301 "But now they laugh at me, men who are younger than I, whose fathers I would have disdained to set with the dogs of my flock. 2 What could I gain from the strength of their hands, men whose vigor is gone? 3 Through want and hard hunger they gnaw the dry ground by night in waste and desolation; 4 they pick saltwort and the leaves of bushes, and the roots of the broom tree for their food.[1] 5 They are driven out from human company; they shout after them as after a thief. 6 In the gullies of the torrents they must dwell, in holes of the earth and of the rocks. 7 Among the bushes they bray; under the nettles they huddle together. 8 A senseless, a nameless brood, they have been whipped out of the land. 9 "And now I have become their song; I am a byword to them. 10 They abhor me; they keep aloof from me; they do not hesitate to spit at the sight of me. 11 Because God has loosed my cord and humbled me, they have cast off restraint[2] in my presence. 12 On my right hand the rabble rise; they push away my feet; they cast up against me their ways of destruction. 13 They break up my path; they promote my calamity; they need no one to help them.

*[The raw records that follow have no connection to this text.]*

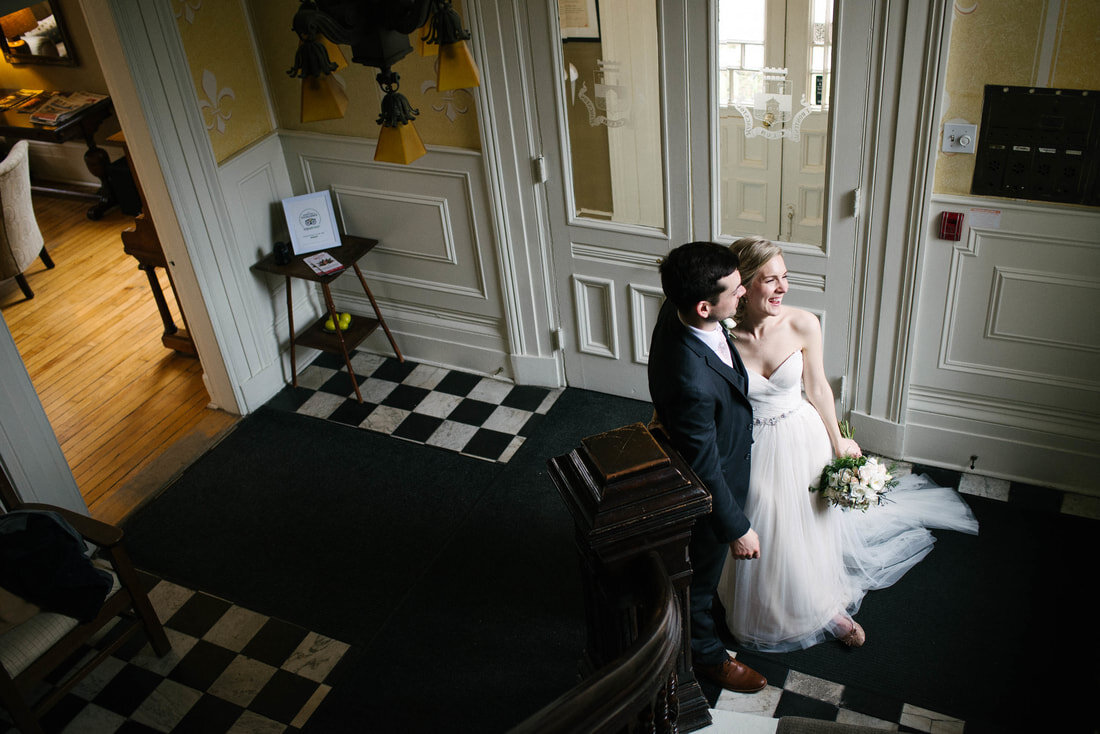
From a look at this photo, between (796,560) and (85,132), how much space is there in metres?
6.45

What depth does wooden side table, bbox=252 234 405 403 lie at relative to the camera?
5.17 metres

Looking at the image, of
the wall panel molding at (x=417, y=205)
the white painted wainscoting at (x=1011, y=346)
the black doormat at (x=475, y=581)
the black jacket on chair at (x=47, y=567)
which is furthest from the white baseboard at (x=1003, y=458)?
the black jacket on chair at (x=47, y=567)

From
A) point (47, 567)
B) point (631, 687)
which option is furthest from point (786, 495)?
point (47, 567)

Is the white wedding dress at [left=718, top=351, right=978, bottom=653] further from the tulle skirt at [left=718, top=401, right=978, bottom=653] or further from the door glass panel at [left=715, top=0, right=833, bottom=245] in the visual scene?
the door glass panel at [left=715, top=0, right=833, bottom=245]

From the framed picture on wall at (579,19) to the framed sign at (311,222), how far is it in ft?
5.68

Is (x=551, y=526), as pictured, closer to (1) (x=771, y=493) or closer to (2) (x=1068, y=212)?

Matthew Henry's Commentary on Job 30:1-13
Commentary on Job 30:1-14
(Read Job 30:1-14)
Job contrasts his present condition with his former honour and authority. What little cause have men to be ambitious or proud of that which may be so easily lost, and what little confidence is to be put in it! We should not be cast down if we are despised, reviled, and hated by wicked men. We should look to Jesus, who endured the contradiction of sinners.